Hoy finaliza la Semana Santa de este año porque, por mucho que algunos se empeñen, no acabará hasta pasado este Domingo de Resurrección.
He de confesar que me sorprende la actitud de los cofrades que sólo viven el día de sus Titulares o que, desde muy antiguo, acotan el sentido de estas fechas, sólo a la representación de la Pasión de Cristo, es decir: desde el Domingo de Ramos al Santo Entierro.
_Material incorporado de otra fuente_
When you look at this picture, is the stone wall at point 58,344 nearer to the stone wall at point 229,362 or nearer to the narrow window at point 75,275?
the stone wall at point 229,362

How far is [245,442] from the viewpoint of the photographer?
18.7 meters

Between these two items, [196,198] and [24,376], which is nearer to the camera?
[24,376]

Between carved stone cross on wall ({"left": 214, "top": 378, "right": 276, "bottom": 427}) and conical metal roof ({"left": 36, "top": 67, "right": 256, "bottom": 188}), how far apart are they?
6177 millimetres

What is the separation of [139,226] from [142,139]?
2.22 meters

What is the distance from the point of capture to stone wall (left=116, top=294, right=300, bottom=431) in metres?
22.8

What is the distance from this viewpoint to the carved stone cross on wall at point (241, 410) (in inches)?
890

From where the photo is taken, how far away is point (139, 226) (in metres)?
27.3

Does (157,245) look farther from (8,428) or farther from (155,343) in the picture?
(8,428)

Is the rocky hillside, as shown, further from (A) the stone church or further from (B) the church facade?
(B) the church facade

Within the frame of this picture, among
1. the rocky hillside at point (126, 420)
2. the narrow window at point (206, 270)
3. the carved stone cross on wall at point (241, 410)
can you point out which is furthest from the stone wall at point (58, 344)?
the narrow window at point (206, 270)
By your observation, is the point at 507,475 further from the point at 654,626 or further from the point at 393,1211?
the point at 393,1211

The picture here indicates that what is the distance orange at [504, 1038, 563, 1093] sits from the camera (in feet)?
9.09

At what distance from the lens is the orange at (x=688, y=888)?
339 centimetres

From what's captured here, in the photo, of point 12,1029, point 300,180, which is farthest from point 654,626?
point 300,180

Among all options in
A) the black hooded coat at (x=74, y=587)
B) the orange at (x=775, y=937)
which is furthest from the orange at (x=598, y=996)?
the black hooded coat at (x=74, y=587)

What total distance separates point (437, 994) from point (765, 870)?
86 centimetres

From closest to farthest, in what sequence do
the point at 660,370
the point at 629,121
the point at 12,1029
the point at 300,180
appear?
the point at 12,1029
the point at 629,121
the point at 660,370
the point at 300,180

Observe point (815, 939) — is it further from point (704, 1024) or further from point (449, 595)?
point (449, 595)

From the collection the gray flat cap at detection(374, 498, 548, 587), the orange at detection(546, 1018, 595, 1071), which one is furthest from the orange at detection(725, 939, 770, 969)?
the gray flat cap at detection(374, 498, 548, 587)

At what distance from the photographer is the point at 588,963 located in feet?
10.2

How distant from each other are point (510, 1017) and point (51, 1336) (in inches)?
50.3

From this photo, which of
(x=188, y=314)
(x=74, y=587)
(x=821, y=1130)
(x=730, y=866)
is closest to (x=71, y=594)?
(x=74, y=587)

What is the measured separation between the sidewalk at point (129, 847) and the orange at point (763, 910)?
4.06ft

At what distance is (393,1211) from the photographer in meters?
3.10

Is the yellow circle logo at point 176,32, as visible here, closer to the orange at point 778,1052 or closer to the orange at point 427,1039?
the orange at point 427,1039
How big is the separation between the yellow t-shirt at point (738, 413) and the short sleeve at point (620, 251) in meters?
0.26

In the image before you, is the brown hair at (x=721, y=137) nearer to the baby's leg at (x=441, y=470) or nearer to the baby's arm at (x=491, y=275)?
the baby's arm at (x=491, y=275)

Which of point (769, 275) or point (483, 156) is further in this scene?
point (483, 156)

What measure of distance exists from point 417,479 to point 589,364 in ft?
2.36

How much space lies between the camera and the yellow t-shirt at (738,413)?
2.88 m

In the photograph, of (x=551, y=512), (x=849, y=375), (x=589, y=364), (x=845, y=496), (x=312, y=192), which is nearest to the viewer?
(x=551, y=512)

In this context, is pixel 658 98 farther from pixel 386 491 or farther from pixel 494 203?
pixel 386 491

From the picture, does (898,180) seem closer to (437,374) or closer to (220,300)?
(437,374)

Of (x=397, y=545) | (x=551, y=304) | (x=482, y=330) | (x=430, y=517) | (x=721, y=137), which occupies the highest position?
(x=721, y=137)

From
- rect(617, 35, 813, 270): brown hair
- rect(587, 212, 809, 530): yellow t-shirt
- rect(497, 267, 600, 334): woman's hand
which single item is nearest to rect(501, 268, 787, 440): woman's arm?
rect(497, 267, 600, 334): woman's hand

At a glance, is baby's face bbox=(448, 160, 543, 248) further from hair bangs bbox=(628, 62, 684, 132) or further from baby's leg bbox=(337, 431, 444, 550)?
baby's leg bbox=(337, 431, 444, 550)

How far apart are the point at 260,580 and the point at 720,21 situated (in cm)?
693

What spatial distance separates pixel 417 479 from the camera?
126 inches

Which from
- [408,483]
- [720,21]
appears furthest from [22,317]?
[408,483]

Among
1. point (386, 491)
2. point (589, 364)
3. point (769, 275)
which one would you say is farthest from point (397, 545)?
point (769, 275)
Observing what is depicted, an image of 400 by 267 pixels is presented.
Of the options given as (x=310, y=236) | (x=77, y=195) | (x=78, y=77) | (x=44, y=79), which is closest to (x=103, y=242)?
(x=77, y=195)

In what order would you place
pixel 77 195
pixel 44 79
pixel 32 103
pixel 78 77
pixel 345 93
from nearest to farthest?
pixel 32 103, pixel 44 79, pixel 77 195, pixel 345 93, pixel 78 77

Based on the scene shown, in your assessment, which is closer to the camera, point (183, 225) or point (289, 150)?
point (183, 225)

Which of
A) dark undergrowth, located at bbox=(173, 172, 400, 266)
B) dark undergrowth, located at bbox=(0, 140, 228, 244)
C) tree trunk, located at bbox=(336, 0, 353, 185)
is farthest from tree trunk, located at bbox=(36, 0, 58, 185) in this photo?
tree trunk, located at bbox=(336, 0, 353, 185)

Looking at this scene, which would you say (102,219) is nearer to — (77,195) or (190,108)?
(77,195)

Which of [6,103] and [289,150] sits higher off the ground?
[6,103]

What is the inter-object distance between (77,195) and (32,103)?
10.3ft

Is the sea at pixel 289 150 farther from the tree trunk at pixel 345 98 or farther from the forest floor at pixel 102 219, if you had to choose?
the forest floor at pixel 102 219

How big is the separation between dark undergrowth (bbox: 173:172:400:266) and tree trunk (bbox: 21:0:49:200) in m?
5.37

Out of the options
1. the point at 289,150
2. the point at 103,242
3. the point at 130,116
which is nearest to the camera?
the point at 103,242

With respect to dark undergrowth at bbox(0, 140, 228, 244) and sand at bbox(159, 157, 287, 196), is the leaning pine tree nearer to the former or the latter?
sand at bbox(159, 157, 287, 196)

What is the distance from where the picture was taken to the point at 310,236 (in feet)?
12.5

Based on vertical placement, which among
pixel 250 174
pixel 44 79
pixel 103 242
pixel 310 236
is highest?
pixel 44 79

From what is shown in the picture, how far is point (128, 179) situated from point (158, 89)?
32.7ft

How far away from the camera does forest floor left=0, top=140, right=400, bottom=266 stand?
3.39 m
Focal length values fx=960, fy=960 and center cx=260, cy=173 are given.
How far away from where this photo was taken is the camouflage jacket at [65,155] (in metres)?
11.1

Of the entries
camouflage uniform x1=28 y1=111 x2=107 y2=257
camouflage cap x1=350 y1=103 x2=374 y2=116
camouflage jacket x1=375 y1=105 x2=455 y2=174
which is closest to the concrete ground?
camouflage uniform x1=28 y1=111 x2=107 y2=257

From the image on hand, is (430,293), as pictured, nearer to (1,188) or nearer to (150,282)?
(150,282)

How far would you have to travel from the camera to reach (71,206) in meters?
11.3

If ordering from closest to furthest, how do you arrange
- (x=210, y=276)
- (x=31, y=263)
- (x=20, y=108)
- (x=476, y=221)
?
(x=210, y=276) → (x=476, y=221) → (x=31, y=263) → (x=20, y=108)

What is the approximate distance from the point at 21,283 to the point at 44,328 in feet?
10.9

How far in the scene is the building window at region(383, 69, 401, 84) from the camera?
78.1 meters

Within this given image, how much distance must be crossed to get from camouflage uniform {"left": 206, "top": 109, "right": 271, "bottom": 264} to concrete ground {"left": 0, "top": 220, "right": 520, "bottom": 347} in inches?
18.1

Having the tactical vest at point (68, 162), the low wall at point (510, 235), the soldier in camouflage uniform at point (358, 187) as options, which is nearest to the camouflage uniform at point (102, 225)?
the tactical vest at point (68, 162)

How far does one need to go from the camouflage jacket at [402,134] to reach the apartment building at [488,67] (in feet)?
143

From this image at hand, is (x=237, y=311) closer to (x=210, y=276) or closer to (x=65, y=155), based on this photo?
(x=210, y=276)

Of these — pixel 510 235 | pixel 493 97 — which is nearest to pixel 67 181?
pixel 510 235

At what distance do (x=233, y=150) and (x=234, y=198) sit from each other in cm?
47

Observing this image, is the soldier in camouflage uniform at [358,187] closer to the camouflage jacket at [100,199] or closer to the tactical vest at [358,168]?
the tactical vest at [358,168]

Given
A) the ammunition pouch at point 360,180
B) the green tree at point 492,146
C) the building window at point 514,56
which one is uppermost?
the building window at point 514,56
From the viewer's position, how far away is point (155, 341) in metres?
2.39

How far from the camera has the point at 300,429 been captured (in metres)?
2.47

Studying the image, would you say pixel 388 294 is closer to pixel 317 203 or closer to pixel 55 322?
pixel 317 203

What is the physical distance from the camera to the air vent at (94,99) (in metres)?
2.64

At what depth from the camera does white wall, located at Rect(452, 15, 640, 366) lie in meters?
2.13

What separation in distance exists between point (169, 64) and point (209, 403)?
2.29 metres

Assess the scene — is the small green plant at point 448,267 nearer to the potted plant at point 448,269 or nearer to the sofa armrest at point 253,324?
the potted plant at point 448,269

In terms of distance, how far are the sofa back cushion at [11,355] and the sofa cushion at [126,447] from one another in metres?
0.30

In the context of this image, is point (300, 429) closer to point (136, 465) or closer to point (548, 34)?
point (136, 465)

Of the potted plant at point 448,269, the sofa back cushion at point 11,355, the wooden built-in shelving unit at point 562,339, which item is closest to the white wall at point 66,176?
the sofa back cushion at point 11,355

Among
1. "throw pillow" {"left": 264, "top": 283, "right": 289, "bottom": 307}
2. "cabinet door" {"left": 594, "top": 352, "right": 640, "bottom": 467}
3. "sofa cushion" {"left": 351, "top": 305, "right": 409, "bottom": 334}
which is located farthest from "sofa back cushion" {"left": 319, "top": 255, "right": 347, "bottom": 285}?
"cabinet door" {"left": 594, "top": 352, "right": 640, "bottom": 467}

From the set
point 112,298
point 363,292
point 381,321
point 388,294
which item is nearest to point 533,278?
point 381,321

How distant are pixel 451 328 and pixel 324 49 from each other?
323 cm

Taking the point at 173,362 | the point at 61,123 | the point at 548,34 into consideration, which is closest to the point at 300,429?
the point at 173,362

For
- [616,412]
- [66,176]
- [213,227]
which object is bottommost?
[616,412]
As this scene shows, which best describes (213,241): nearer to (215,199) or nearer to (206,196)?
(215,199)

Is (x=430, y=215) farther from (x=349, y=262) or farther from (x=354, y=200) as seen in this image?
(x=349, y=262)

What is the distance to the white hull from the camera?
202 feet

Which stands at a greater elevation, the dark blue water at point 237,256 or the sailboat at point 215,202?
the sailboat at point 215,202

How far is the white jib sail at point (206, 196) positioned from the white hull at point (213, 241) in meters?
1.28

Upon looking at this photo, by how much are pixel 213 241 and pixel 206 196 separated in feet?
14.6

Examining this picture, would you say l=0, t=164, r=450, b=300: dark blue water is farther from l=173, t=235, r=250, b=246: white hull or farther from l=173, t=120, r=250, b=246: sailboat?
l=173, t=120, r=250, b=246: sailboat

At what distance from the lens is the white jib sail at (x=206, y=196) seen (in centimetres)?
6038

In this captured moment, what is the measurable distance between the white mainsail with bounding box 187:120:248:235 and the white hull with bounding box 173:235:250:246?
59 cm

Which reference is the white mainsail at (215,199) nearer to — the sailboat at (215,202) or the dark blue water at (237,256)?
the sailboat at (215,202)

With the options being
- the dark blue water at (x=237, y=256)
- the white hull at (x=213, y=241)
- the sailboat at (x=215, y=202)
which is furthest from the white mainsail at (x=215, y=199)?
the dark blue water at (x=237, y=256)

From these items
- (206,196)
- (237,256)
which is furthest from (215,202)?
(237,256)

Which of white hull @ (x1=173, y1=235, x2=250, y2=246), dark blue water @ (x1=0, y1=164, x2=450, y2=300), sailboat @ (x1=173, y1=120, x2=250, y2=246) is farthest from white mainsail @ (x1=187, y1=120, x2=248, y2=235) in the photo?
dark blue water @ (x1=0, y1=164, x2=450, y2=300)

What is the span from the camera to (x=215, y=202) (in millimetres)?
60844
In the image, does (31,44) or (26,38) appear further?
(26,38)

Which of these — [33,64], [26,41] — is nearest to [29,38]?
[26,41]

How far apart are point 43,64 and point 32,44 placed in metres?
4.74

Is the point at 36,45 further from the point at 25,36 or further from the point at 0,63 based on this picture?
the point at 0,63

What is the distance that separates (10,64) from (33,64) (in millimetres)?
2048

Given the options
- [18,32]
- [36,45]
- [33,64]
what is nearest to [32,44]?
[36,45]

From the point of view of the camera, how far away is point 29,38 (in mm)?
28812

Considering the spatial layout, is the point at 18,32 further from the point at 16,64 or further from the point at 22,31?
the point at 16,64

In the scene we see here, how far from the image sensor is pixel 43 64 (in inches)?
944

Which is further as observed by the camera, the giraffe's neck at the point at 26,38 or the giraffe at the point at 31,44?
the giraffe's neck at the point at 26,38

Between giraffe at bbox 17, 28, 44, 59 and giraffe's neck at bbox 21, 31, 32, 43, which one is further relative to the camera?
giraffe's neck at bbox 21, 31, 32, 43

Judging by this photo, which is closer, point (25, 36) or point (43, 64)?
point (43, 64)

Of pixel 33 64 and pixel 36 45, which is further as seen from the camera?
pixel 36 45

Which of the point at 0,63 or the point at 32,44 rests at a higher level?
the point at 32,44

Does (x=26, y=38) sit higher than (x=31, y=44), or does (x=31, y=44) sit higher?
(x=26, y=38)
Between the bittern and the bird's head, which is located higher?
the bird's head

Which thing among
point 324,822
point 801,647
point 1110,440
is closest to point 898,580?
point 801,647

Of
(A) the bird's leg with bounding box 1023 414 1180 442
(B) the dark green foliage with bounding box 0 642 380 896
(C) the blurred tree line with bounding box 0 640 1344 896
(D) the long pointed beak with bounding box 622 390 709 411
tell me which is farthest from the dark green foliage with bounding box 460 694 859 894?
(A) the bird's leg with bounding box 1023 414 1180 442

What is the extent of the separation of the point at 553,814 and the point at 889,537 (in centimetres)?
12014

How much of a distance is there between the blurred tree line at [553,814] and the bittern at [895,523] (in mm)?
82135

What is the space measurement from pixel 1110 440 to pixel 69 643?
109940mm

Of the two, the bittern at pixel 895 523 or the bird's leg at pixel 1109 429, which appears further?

Tanto es así que, como algún amigo me decía, en Sevilla la Hermandad de la Resurrección es la menos celebrada y en la mayoría de los pueblos, ni siquiera existe esta Hermandad.
Este año, de procesiones impresionantes, los días fueron magníficos; tanto que, si no hubiera sido por el susto del badajo de la campana de Santa María, las estridencias de los escandalosos tamborcitos de los niños, los tempraneros mosquitos del miércoles santo, el insoportable traje reglamentario con la caló de los primeros días; si no hubiera sido por el montón de chiquillos disfrazados de nazarenos o de nazarenos que no eran penitentes y que sólo salían de paseo por vacilar de capirote; si no hubiera sido por el montón de niños y adultos –¡tan jartibles!- pidiéndole la cera a los penitentes de verdad, cuando trataban de mantener el recogimiento de sus pensamientos y sus oraciones… Si no hubiera sido por eso, digo -a riesgo de quedar como un esaborío-, podríamos afirmar que ésta hubiera sido la Semana Santa perfecta.
Pero aún hay algo que nos queda por hacer. Lo más importante de todo: celebrar como debemos este Domingo de Resurrección; porque la Semana Santa -en la que magníficas imágenes de pasión procesionan por nuestras calles, en un rosario de calvarios, sayones, espinas, lágrimas y cruces-, no dejaría de ser la fiesta del masoquismo y de la mayor frivolidad, si no fuera por esta hermosa y necesaria Esperanza de la Resurrección del Hombre.